The high concentration of tear albumin in our patient is another interesting finding. Albumin, a major protein in the serum, is found in low concentrations in tears,6,7 and reports have shown varied tear albumin concentrations, even in normal subjects, and increased tear albumin levels in patients with dry eye.12,15 The tear albumin concentration in our patient was more than double of that in controls and further increased with punctal occlusion, supporting the diagnosis of congenital alacrima and shedding light on the efficacy of punctal occlusion.

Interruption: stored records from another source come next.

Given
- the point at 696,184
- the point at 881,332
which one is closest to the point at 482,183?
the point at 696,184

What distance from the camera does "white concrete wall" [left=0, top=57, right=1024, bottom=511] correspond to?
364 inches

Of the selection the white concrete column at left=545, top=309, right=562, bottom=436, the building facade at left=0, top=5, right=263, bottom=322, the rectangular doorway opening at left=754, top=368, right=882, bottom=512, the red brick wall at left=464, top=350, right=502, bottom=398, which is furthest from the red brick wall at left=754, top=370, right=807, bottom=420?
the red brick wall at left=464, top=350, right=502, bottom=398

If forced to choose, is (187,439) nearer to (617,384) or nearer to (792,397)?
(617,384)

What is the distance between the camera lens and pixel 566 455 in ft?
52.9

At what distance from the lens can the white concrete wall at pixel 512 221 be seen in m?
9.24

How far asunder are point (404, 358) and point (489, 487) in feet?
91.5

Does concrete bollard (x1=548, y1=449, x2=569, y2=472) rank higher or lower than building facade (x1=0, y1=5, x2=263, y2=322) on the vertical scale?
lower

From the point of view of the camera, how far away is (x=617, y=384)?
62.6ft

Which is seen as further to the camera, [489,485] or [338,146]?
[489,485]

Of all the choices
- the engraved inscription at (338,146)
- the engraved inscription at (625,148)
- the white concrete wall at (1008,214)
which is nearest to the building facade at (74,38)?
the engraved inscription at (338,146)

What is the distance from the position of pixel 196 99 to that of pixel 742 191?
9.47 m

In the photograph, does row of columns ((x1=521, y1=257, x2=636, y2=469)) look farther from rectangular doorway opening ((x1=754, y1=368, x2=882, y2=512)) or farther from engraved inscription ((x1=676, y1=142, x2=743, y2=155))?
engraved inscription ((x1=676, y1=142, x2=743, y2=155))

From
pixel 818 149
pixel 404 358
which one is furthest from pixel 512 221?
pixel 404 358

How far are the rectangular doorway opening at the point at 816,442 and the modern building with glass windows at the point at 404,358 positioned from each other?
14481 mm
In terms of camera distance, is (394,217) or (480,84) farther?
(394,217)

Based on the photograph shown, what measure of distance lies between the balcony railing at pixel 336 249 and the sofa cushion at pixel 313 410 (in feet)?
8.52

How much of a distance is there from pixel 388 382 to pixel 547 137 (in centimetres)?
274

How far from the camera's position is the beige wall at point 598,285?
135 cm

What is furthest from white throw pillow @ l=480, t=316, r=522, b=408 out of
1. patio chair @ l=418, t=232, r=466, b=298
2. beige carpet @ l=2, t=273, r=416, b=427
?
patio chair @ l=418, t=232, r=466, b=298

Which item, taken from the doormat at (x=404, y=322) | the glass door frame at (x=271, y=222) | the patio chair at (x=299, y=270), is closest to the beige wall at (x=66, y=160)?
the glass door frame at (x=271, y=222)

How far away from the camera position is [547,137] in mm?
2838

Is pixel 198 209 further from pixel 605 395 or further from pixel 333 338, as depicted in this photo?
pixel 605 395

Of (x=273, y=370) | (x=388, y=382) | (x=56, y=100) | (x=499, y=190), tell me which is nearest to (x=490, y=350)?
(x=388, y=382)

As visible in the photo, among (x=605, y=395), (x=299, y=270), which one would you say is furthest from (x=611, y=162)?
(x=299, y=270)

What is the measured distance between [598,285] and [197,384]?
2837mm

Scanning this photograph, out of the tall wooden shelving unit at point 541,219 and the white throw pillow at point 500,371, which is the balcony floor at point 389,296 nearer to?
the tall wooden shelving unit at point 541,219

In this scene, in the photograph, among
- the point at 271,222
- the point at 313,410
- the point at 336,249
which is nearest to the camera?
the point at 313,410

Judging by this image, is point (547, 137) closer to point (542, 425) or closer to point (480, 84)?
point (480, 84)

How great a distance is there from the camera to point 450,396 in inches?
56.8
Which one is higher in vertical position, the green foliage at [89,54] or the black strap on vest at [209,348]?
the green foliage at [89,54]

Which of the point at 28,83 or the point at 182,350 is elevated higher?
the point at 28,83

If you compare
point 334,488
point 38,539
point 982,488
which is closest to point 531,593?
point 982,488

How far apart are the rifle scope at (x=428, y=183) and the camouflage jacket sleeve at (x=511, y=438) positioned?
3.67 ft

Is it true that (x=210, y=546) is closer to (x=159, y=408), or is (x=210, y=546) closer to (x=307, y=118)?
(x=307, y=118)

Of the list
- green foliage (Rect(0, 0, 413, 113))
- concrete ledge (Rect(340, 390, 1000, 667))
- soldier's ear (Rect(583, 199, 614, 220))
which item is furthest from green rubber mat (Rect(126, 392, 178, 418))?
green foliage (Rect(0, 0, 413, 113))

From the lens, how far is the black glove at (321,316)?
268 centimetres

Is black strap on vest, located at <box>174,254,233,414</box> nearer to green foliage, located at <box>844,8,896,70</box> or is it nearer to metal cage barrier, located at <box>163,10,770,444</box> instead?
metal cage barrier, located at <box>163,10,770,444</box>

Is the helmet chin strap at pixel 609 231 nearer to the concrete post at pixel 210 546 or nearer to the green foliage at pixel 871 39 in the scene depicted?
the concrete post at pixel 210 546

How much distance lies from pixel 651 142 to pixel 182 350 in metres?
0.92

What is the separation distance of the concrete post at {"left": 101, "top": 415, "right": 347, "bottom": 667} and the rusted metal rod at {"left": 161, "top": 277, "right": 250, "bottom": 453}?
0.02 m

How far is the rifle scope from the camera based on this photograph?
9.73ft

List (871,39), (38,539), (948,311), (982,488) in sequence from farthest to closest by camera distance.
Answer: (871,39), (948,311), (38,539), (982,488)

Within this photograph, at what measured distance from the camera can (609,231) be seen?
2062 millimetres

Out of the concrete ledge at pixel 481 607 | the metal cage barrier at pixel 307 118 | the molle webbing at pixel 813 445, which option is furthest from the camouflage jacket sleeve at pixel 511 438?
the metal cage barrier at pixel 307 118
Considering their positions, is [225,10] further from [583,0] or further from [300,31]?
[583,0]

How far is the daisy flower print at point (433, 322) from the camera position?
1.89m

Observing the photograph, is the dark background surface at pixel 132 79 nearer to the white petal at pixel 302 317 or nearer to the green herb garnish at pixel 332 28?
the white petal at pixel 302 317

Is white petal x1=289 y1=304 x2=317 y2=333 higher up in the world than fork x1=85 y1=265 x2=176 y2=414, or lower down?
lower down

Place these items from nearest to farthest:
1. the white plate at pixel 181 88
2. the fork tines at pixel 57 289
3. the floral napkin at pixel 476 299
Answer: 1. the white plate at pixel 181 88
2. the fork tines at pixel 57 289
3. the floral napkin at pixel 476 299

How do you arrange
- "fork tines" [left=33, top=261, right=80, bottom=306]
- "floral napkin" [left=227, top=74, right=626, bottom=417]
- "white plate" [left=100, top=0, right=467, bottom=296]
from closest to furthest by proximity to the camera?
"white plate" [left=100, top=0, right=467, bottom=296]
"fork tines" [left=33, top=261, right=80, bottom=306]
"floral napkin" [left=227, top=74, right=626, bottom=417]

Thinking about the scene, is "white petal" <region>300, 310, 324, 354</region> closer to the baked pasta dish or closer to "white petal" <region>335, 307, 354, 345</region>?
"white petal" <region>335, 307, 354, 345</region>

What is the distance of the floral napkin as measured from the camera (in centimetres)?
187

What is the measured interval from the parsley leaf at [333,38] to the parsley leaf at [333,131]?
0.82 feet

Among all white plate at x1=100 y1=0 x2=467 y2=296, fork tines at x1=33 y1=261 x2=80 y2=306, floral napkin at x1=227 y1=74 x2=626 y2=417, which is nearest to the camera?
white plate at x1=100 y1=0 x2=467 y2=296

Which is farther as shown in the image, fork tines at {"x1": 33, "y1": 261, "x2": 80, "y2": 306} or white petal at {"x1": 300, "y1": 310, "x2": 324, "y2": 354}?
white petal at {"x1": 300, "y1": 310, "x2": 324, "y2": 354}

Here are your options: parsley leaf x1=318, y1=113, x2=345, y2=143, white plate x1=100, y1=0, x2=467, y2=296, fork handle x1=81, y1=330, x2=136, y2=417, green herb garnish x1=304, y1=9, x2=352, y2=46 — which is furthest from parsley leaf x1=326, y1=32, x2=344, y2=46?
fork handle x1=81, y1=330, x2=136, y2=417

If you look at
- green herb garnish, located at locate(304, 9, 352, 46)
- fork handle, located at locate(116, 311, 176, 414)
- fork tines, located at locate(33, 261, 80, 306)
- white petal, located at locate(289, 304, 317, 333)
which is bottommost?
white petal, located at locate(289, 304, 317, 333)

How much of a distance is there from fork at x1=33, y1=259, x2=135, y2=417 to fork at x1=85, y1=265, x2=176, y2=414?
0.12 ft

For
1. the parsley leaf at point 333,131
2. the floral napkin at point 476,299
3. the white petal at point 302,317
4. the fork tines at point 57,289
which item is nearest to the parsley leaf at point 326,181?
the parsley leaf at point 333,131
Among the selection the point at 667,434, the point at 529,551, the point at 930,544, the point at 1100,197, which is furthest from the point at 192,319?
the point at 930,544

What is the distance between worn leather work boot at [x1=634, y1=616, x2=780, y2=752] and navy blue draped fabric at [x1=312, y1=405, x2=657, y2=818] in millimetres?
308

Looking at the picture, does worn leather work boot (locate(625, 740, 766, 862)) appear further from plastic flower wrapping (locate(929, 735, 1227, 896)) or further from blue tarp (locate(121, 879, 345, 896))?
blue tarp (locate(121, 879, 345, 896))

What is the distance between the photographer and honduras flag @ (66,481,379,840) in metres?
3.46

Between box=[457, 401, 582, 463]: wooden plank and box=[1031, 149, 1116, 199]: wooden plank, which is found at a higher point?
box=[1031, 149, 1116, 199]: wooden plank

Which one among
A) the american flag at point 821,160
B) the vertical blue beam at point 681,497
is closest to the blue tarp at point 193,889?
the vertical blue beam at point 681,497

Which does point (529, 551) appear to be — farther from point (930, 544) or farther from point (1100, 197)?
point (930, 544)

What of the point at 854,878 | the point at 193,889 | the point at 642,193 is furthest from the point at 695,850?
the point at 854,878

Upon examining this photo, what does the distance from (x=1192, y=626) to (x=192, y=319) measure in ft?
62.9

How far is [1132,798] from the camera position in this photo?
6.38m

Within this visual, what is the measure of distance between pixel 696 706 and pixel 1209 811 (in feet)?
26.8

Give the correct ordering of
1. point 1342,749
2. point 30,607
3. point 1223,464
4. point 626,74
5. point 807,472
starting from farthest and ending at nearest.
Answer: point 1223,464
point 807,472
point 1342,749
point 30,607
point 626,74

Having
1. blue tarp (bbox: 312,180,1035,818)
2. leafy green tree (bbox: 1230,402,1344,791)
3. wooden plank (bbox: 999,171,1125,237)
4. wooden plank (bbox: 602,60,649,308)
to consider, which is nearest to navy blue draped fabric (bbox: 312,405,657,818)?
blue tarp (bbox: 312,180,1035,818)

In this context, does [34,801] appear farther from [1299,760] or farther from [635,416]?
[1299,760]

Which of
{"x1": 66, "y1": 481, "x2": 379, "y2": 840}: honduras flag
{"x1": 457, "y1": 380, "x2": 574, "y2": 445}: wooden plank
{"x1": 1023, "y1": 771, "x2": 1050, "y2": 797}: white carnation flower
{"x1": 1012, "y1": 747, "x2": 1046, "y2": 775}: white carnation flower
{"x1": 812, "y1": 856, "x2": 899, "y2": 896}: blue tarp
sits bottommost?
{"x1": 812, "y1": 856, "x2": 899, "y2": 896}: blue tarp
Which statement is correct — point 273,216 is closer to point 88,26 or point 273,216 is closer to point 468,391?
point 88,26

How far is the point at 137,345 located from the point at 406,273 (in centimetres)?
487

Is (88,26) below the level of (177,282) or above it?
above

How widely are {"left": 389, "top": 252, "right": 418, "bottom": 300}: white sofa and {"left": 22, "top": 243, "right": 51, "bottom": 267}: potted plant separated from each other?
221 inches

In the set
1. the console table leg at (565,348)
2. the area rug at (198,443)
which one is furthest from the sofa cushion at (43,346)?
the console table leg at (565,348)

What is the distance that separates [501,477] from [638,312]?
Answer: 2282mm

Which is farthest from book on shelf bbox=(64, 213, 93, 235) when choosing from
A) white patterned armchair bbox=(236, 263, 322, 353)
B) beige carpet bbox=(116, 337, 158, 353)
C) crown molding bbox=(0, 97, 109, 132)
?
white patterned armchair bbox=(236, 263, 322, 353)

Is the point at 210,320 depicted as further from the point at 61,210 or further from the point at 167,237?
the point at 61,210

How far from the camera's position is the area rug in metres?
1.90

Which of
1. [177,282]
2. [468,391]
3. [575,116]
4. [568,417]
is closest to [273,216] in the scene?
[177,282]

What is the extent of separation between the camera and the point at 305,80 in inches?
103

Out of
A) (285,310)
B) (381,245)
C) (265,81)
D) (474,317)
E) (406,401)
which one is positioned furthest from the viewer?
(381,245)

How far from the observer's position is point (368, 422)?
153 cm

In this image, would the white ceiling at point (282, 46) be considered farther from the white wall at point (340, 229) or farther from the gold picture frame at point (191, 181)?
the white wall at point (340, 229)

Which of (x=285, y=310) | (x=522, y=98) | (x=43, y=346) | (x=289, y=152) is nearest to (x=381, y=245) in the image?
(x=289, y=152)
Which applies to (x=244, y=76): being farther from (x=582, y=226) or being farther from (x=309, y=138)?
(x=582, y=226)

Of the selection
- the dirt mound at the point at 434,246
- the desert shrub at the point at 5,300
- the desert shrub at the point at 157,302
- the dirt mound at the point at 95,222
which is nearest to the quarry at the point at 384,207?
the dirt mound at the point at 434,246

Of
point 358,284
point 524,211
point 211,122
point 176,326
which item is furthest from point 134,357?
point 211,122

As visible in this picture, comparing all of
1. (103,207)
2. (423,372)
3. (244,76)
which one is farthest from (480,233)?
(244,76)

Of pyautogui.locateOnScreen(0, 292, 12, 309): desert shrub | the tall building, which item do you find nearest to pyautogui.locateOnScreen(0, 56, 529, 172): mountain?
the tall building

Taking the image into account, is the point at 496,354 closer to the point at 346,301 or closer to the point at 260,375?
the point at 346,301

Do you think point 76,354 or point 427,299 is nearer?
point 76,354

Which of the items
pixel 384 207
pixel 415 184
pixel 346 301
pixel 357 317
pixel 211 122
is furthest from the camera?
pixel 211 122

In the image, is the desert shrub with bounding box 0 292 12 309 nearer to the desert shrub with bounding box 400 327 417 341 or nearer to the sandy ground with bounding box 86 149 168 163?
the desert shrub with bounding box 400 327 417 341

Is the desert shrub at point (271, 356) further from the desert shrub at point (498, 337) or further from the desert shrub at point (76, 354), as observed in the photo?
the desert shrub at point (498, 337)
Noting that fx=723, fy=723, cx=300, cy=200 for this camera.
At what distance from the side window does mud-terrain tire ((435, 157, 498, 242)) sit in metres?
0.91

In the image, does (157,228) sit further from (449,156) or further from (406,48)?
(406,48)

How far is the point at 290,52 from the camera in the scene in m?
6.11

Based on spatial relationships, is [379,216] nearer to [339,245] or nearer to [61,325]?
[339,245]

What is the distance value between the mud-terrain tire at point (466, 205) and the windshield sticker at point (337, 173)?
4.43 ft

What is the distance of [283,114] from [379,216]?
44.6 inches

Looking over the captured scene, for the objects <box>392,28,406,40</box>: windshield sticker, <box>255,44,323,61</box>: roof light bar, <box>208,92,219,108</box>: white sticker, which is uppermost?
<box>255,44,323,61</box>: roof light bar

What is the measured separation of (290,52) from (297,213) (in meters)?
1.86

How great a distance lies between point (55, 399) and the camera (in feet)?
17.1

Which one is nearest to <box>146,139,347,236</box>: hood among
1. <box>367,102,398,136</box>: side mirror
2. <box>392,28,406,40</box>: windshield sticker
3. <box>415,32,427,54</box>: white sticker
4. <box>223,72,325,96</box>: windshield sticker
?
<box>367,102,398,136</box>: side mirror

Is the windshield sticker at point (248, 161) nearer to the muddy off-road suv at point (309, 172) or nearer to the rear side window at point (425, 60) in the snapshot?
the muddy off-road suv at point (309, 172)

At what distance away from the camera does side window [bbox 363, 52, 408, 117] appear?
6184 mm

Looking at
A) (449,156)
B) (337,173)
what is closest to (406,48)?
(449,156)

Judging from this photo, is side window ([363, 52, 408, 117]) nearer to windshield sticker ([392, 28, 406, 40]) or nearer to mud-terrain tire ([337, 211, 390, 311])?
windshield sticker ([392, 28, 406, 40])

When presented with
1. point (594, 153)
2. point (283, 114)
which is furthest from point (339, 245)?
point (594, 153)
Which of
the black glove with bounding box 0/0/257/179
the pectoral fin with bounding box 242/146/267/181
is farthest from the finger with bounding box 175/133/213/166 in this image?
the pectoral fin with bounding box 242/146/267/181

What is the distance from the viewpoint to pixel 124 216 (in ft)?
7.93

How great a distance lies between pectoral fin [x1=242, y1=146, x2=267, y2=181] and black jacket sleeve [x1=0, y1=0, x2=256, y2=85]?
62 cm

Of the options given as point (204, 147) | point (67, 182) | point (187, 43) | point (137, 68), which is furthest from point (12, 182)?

In our patient, punctal occlusion resulted in improved tear retention and ocular surface findings. The source of tear fluid is typically presumed to be the main or accessory lacrimal glands; however, tear protein composition in our patient suggests that the source may, at least partly, be the conjunctival epithelium. It has been assumed that conjunctival water secretion occurs via a chloride channel.22 Cerretani and Radke have estimated that to compensate for the high osmotic pressure of tear fluid, conjunctival cells produce water and account for ~10% of the tear fluid in normal subjects and 25%–50% in patient with dry eye.23 Punctal plug insertion and punctal occlusion are widely used in the treatment of refractory tear-deficient dry eye. The increased tear volume in such cases is partially due to increased conjunctival water secretion. As albumin concentrations have been reported to be high in patients with dry eye, we believe that this hypothesis is worth considering in the therapeutic mechanism of punctal occlusion.

A possible limitation of our current study is that the age of control subjects does not match the patient. However, according to the report of Esmaeelpour and associates,24 tear protein compositions of infants (postnatal age: 7.8±6.1 weeks) do not differ much from adults except for a decrease in IgA concentration. The patient in our study is 13 years old, and we believe that the distinct tear protein profile of our patient cannot be explained by the age. Another limitation is that the finding of this current study is based on a single patient. Although congenital alacrima is an extremely rare disease, more patients with alacrima should be examined in the future to confirm the results of our study.

Conclusion

We treated a patient with presumed congenital alacrima with no family history or systemic findings. Tear protein analysis of the patient differed from that of controls and revealed minimal concentrations of the major tear proteins. Even though our patient was severely tear deficient, punctal occlusion was found to be effective, suggesting that tear protein analysis may be useful in assessing the efficacy and mechanism of this procedure.